Chelsea Finn is an Assistant Professor of Computer Science and Electrical Engineering at Stanford University. Dr. Finn's research focuses on machine learning and robotics, with a significant focus on generalization and few-shot learning. She has pioneered work on meta-learning algorithms that can enable fast, few-shot adaptation, including the widely-used model-agnostic meta-learning algorithm. Her PhD thesis, Learning to Learn with Gradients, received the ACM Doctoral Dissertation Award, and her research more broadly has been recognized by several other awards, including the Samsung AI Researcher of the Year, the Microsoft Research Faculty Fellowship, and the MIT Technology Review 35 under 35 Award. Her work has also been covered by various media outlets, including the New York Times, Wired, and Bloomberg. Finn received her Bachelor's degree in Electrical Engineering and Computer Science at MIT and her PhD in Computer Science at UC Berkeley.

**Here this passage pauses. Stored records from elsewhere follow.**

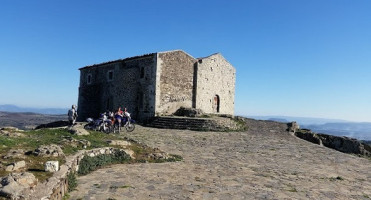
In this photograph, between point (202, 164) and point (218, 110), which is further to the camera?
point (218, 110)

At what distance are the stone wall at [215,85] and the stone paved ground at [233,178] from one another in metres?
17.8

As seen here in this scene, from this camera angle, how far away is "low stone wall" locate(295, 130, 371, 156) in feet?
67.2

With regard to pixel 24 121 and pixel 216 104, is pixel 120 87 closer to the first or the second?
pixel 216 104

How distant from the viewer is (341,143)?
22.4 metres

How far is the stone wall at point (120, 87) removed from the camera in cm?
2848

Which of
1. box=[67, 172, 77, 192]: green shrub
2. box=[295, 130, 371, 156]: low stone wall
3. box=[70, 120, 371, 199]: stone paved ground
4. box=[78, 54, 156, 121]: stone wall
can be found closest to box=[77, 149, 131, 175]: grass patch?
box=[70, 120, 371, 199]: stone paved ground

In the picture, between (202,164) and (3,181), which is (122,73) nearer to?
(202,164)

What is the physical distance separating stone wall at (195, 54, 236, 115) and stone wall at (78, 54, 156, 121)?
5.68 metres

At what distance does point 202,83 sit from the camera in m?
32.0

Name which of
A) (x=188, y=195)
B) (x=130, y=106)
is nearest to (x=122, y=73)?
(x=130, y=106)

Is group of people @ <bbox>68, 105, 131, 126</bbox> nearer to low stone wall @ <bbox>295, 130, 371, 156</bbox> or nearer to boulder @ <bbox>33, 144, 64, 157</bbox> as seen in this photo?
boulder @ <bbox>33, 144, 64, 157</bbox>

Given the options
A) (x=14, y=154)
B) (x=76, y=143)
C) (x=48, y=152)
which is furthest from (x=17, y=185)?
(x=76, y=143)

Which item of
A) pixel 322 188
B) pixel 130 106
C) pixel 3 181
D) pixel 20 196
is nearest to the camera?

Jure Leskovec is Associate Professor of Computer Science at Stanford University, Chief Scientist at Pinterest, and investigator at Chan Zuckerberg Biohub. Dr. Leskovec was the co-founder of a machine learning startup Kosei, which was later acquired by Pinterest. His research focuses on machine learning and data mining large social, information, and biological networks. Computation over massive data is at the heart of his research and has applications in computer science, social sciences, marketing, and biomedicine. This research has won several awards including a Lagrange Prize, Microsoft Research Faculty Fellowship, the Alfred P. Sloan Fellowship, and numerous best paper and test of time awards. It has also been featured in popular press outlets such as the New York Times and the Wall Street Journal. Leskovec received his bachelor's degree in computer science from University of Ljubljana, Slovenia, PhD in machine learning from Carnegie Mellon University and postdoctoral training at Cornell University.